> _Records for the task_
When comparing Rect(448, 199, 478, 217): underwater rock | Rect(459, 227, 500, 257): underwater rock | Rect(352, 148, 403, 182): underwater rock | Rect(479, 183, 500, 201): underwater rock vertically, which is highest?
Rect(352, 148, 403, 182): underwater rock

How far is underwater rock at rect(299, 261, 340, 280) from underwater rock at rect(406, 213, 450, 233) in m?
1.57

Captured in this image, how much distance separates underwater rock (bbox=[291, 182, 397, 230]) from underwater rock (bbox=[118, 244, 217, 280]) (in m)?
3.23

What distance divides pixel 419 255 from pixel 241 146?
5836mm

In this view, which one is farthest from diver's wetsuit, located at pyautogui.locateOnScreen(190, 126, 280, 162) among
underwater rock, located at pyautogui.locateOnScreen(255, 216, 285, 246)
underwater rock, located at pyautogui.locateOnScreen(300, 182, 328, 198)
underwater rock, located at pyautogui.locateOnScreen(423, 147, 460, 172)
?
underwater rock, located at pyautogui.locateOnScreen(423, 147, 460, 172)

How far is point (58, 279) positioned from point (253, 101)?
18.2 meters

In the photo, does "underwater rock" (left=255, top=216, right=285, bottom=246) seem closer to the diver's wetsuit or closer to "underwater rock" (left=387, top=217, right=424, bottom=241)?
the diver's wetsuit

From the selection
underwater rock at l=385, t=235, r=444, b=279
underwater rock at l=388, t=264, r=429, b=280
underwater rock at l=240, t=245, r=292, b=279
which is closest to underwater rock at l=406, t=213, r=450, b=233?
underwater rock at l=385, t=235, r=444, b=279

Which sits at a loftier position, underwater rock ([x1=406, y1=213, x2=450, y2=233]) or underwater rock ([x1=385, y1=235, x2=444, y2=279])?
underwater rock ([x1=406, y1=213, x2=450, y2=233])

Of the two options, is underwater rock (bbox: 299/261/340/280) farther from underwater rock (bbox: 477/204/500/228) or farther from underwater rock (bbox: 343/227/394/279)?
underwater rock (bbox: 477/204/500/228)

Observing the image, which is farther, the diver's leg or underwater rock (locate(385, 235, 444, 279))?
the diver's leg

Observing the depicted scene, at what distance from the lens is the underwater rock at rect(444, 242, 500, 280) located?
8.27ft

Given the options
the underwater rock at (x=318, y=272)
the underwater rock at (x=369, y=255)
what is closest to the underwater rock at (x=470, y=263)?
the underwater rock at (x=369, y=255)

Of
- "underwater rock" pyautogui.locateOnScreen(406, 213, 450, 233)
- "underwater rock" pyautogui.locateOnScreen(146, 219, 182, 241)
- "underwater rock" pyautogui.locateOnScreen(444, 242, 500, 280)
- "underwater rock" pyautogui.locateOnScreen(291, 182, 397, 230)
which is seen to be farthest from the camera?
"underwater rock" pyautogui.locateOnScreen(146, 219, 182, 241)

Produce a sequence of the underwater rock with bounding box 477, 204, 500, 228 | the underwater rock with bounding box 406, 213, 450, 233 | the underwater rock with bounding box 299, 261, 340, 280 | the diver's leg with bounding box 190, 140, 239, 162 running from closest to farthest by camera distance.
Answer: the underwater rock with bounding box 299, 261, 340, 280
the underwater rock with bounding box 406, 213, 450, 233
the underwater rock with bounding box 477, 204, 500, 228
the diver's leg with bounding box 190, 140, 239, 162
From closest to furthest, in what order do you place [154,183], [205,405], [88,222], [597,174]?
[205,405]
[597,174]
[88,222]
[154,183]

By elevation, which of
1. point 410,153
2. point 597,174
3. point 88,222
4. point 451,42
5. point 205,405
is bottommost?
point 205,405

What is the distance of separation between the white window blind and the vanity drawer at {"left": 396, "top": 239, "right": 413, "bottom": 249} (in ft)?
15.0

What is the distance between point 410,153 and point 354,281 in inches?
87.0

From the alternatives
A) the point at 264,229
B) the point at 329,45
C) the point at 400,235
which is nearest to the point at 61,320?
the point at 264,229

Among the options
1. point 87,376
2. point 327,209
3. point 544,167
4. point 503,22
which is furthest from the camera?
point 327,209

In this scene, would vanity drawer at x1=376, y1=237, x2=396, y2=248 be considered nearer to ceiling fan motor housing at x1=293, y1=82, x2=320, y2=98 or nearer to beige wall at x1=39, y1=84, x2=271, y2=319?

> _Exercise instructions_
Rewrite all of the data above with "bathroom drawer" substituted for every occurrence of "vanity drawer", and keep everything else the same.

> _The solution_
When comparing Rect(448, 199, 478, 217): underwater rock | Rect(459, 227, 500, 257): underwater rock | Rect(352, 148, 403, 182): underwater rock | Rect(479, 183, 500, 201): underwater rock vertically, which is highest?
Rect(352, 148, 403, 182): underwater rock

How far is underwater rock at rect(299, 261, 340, 280) from underwater rock at rect(406, 213, 450, 233) in m?
1.57

Captured in this image, how much distance separates underwater rock (bbox=[291, 182, 397, 230]) from underwater rock (bbox=[118, 244, 217, 280]) (in m)?
3.23

What distance divides pixel 419 255 from pixel 241 146?
5836mm

In this view, which one is farthest from diver's wetsuit, located at pyautogui.locateOnScreen(190, 126, 280, 162) among
underwater rock, located at pyautogui.locateOnScreen(255, 216, 285, 246)
underwater rock, located at pyautogui.locateOnScreen(300, 182, 328, 198)
underwater rock, located at pyautogui.locateOnScreen(423, 147, 460, 172)
?
underwater rock, located at pyautogui.locateOnScreen(423, 147, 460, 172)

How far is point (58, 279) positioned from point (253, 101)?
18.2 meters

In the photo, does "underwater rock" (left=255, top=216, right=285, bottom=246) seem closer to the diver's wetsuit or closer to "underwater rock" (left=387, top=217, right=424, bottom=241)?
the diver's wetsuit

From the selection
underwater rock at l=385, t=235, r=444, b=279
underwater rock at l=388, t=264, r=429, b=280
underwater rock at l=240, t=245, r=292, b=279
which is closest to underwater rock at l=406, t=213, r=450, b=233?
underwater rock at l=385, t=235, r=444, b=279

Which sits at a loftier position, underwater rock ([x1=406, y1=213, x2=450, y2=233]) or underwater rock ([x1=385, y1=235, x2=444, y2=279])?
underwater rock ([x1=406, y1=213, x2=450, y2=233])

Of the two options, is underwater rock (bbox: 299/261/340/280) farther from underwater rock (bbox: 477/204/500/228) or farther from underwater rock (bbox: 343/227/394/279)?
underwater rock (bbox: 477/204/500/228)

Observing the image, which is farther, the diver's leg or underwater rock (locate(385, 235, 444, 279))?
the diver's leg

Observing the depicted scene, at what distance from the lens is the underwater rock at rect(444, 242, 500, 280) located?
8.27ft

Given the options
the underwater rock at (x=318, y=272)
the underwater rock at (x=369, y=255)
what is closest to the underwater rock at (x=470, y=263)?
the underwater rock at (x=369, y=255)

Of
- "underwater rock" pyautogui.locateOnScreen(406, 213, 450, 233)
- "underwater rock" pyautogui.locateOnScreen(146, 219, 182, 241)
- "underwater rock" pyautogui.locateOnScreen(444, 242, 500, 280)
- "underwater rock" pyautogui.locateOnScreen(291, 182, 397, 230)
which is seen to be farthest from the camera?
"underwater rock" pyautogui.locateOnScreen(146, 219, 182, 241)

Produce a sequence of the underwater rock with bounding box 477, 204, 500, 228 | the underwater rock with bounding box 406, 213, 450, 233 | the underwater rock with bounding box 299, 261, 340, 280 | the diver's leg with bounding box 190, 140, 239, 162 running from closest to farthest by camera distance.
Answer: the underwater rock with bounding box 299, 261, 340, 280
the underwater rock with bounding box 406, 213, 450, 233
the underwater rock with bounding box 477, 204, 500, 228
the diver's leg with bounding box 190, 140, 239, 162
From closest to furthest, in what order do you place [154,183], [205,405], [88,222], [597,174]?
[205,405]
[597,174]
[88,222]
[154,183]

By elevation, which of
1. point 410,153
2. point 597,174
3. point 88,222
4. point 451,42
5. point 205,405
is bottommost?
point 205,405

What is the distance of separation between the white window blind and the bathroom drawer at {"left": 396, "top": 239, "right": 413, "bottom": 249} (in ft)?
15.0

What is the distance between point 410,153 and point 354,281 in inches?
87.0

From the alternatives
A) the point at 264,229
B) the point at 329,45
C) the point at 400,235
which is nearest to the point at 61,320?
the point at 264,229

Among the options
1. point 87,376
2. point 327,209
3. point 544,167
4. point 503,22
which is furthest from the camera?
point 327,209

In this scene, would bathroom drawer at x1=376, y1=237, x2=396, y2=248 be considered nearer to ceiling fan motor housing at x1=293, y1=82, x2=320, y2=98 or nearer to beige wall at x1=39, y1=84, x2=271, y2=319?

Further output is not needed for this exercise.